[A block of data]
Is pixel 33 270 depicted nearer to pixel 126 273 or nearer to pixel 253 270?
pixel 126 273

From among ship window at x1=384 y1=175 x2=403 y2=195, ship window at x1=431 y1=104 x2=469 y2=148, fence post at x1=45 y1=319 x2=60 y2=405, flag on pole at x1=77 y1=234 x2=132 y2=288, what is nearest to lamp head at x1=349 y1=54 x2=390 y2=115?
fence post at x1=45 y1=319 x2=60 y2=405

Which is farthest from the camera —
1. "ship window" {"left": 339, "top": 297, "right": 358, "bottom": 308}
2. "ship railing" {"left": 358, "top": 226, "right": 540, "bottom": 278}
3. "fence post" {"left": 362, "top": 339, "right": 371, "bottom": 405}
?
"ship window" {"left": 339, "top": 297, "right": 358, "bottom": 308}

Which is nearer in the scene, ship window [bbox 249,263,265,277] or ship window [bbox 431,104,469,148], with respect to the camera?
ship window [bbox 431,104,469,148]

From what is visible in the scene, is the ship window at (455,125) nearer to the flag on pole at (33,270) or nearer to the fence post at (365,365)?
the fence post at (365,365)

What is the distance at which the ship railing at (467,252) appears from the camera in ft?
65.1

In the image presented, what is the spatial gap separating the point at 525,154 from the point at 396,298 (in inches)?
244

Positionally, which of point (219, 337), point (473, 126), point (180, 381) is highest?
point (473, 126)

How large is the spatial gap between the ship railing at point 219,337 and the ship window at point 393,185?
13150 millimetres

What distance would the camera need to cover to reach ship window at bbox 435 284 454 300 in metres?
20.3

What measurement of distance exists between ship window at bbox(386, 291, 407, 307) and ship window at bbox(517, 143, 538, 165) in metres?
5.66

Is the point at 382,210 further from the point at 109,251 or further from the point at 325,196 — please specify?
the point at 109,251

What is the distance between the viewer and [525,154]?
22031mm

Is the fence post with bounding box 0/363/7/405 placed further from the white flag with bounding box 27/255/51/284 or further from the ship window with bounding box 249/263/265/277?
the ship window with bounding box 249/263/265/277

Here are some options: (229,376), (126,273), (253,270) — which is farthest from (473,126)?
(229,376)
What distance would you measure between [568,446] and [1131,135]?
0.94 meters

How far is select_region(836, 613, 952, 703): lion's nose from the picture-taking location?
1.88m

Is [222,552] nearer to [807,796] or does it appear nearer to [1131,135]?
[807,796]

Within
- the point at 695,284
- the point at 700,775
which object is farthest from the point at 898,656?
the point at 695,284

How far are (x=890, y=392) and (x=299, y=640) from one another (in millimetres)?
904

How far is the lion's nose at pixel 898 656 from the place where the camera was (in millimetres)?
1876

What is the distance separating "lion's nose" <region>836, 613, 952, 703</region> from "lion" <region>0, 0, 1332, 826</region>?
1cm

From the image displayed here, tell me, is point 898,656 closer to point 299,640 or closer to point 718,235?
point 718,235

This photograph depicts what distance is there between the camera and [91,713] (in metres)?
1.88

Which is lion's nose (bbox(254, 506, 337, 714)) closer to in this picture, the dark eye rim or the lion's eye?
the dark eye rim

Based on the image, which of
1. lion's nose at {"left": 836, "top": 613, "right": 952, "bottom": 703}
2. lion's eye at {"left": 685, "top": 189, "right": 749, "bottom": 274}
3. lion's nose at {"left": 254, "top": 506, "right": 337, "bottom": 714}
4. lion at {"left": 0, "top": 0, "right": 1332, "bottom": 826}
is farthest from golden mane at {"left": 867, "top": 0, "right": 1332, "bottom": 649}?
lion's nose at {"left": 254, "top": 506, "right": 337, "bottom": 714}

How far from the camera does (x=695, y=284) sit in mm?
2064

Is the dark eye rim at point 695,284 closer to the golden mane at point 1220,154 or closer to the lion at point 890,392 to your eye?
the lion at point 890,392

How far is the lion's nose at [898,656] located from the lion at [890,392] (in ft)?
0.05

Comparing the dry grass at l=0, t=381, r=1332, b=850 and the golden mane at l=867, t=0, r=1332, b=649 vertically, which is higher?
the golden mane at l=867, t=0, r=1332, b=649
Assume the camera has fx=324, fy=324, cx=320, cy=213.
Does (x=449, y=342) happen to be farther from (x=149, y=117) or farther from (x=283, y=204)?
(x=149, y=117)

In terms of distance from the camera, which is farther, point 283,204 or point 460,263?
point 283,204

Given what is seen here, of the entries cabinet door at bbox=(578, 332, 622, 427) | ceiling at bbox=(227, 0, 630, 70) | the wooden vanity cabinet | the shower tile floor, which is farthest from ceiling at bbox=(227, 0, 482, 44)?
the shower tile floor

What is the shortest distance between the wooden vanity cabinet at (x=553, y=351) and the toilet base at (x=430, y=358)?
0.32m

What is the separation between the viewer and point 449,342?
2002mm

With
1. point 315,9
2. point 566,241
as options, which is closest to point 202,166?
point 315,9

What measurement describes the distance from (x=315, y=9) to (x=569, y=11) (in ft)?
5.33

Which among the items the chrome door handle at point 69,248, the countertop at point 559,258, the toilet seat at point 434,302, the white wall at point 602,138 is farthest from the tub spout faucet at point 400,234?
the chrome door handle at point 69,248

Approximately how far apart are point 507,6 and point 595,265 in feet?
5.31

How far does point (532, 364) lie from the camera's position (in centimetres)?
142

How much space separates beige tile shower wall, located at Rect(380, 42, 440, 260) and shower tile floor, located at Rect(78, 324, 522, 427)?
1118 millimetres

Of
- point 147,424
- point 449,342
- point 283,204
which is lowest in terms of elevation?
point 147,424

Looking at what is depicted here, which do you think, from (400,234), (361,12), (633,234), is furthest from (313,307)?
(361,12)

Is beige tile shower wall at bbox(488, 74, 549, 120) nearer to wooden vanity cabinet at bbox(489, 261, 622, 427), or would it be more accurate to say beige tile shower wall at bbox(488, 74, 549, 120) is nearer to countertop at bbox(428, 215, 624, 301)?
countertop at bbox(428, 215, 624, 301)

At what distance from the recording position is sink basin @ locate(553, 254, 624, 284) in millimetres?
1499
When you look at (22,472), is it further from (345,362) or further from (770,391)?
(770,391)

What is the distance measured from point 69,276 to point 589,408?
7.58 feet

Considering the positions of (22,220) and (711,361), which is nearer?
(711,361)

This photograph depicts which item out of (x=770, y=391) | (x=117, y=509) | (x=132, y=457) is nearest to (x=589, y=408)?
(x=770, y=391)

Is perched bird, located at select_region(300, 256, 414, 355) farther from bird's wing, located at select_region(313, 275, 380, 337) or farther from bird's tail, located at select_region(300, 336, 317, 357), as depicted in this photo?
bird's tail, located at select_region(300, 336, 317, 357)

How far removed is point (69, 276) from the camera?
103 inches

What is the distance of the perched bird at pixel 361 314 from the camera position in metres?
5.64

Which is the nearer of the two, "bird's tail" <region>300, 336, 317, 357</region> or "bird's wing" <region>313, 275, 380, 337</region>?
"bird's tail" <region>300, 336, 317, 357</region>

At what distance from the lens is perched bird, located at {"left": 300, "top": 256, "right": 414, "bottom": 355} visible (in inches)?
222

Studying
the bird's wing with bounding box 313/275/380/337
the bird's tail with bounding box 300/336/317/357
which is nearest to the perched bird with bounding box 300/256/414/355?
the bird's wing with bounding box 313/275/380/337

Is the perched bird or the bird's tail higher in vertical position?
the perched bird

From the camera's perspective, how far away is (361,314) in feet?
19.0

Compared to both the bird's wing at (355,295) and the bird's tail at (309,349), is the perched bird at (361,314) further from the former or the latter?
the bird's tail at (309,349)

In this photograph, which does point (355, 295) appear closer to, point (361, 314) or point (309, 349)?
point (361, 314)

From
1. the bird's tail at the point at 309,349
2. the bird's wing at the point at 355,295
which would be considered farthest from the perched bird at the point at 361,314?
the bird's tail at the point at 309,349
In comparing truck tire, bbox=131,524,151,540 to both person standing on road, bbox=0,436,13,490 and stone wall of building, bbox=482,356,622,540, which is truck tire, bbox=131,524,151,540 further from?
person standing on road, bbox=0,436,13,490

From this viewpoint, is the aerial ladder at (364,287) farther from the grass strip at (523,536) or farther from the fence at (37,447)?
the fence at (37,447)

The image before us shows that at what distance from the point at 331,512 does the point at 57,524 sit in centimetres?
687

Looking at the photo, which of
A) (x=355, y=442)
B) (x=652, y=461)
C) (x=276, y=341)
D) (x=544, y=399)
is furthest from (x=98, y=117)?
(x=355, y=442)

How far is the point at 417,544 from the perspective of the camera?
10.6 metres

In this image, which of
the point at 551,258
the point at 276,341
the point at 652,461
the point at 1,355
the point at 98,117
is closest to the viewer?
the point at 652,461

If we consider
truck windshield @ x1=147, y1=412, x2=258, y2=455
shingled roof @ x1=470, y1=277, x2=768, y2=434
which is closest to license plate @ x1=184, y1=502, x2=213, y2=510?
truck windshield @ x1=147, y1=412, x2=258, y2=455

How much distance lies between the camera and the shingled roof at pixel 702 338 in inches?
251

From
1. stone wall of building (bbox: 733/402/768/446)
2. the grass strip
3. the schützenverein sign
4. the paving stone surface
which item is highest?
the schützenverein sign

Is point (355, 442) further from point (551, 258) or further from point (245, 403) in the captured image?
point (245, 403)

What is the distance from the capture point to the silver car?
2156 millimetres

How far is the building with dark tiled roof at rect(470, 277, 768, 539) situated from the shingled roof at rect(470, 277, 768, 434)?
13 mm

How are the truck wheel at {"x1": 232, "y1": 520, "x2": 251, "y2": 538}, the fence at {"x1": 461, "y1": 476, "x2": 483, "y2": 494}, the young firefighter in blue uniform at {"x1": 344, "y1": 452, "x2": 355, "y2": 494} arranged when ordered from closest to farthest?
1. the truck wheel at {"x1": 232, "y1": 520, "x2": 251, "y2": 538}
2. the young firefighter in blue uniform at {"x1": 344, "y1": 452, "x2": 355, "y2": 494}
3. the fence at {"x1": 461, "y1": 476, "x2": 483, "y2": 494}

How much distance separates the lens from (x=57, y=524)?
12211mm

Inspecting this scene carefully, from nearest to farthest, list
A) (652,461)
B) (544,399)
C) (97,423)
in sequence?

### Required task
Convert the data from the line containing "If we consider" through the line containing "2156 millimetres", inclusive, into a Markdown table with the columns Row and Content. Number each line in Row, put its text in Content, and skip blank lines.

### The completed task
| Row | Content |
|---|---|
| 1 | If we consider |
| 2 | truck windshield @ x1=147, y1=412, x2=258, y2=455 |
| 3 | shingled roof @ x1=470, y1=277, x2=768, y2=434 |
| 4 | which is closest to license plate @ x1=184, y1=502, x2=213, y2=510? |
| 5 | truck windshield @ x1=147, y1=412, x2=258, y2=455 |
| 6 | How much distance lies between the camera and the shingled roof at pixel 702 338 in inches? |
| 7 | 251 |
| 8 | From |
| 9 | 1. stone wall of building (bbox: 733/402/768/446) |
| 10 | 2. the grass strip |
| 11 | 3. the schützenverein sign |
| 12 | 4. the paving stone surface |
| 13 | which item is highest? |
| 14 | the schützenverein sign |
| 15 | Is point (355, 442) further from point (551, 258) or further from point (245, 403) in the captured image? |
| 16 | point (245, 403) |
| 17 | What is the distance from the capture point to the silver car? |
| 18 | 2156 millimetres |